Press Releases

The Board of Directors of Safilo Group S.p.A. Approves the Financial Results of the First Half of 2022

(PRESS RELEASE) PADUA — The Board of Directors of Safilo Group S.p.A. has today reviewed and approved the economic and financial results of the first half of 2022.

Angelo Trocchia, Safilo’s chief executive officer, commented: “We are pleased with the development of our business in the second quarter. Our strategic objective to build a Safilo with a strong and balanced portfolio of brands, geographies, products and channels is progressing well. This year Europe, our second largest region, has bounced back strongly becoming the Group’s key revenue growth driver in the first semester.

Our organic business instead remained substantially in line with last year in North America, where, this year, the pace of consumption has been undoubtedly moderate behind a tougher economic environment in the United States, a market where our sales were faced with an even more demanding comparison with Q2 2021.

In Q2 we also benefited from the strength of our business in emerging markets, in particular in Brazil, Mexico and the Middle East, while China was impacted by the Covid-related lockdowns.

After posting a strong start to the year, positive top line momentum continued in Q2 with a total performance at constant exchange rates of +4.0% and another solid organic growth of +9.8% which allowed us to close the first half of the year with a double-digit organic growth of +12.0%. As expected, sales of sunglasses were back to growth, but we were equally delighted to see that our prescription frames business continued to rise.

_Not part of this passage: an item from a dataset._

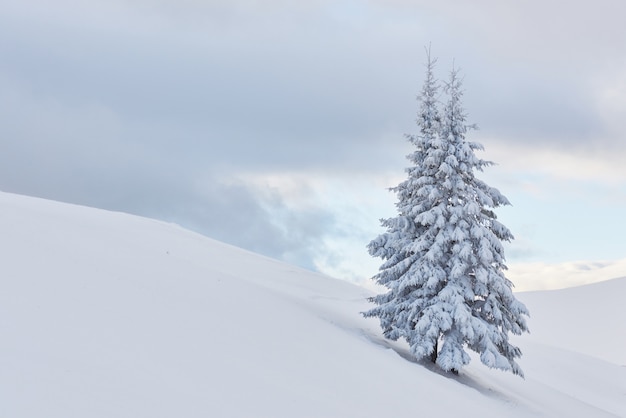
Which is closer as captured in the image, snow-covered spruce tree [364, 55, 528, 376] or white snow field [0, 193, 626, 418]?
white snow field [0, 193, 626, 418]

Our brands were our strongest assets: from our own Carrera and Polaroid, which continued to record strong double-digit growth rates, adding to the outstanding performance of Smith’s portfolio of sport and outdoor focused products, to our licensed brands BOSS, Tommy Hilfiger, Kate Spade, David Beckham, UnderArmour and Isabel Marant. We are particularly proud of the strong demand for our new launches of Carolina Herrera, Chiara Ferragni and Dsquared2, all supporting our strategy for a more diversified and balanced license portfolio.

Also in the second quarter, our earnings growth continued to exceed sales growth. We delivered another meaningful expansion of the gross profit, up 20.0% compared to last year, while the gross margin soared to 56.5% from 52.3%, more than offsetting ongoing inflationary pressures of logistics and energy costs with a positive sales mix and price. This has been a key enabler to keep investing in marketing and advertising activities to fuel the growth of our brands. At the operating level, our adjusted2 EBITDA margin reached 10.6% in Q2, taking our H1 margin to 11.0%, 130 basis points higher than in H1 2021.

In the first half, we also returned to a more consistent net result, reaching 33.7 million euros, and an exponential increase compared to both H1 2021 and H1 2019.

At the end of June, our Group Net Debt was well under control, slightly below the position recorded at the end of March, and around 11 million euros higher than year-end last year due to our business seasonality.

Despite the numerous macro headwinds in which we operate, including the persistence of strong inflationary pressures and their related impacts on consumption, Covid-related restrictions and the conflict in Ukraine, our results and the trends recorded so far in the eyewear industry give us confidence to reach already in 2022 the economic targets set out in our 2024 business plan.”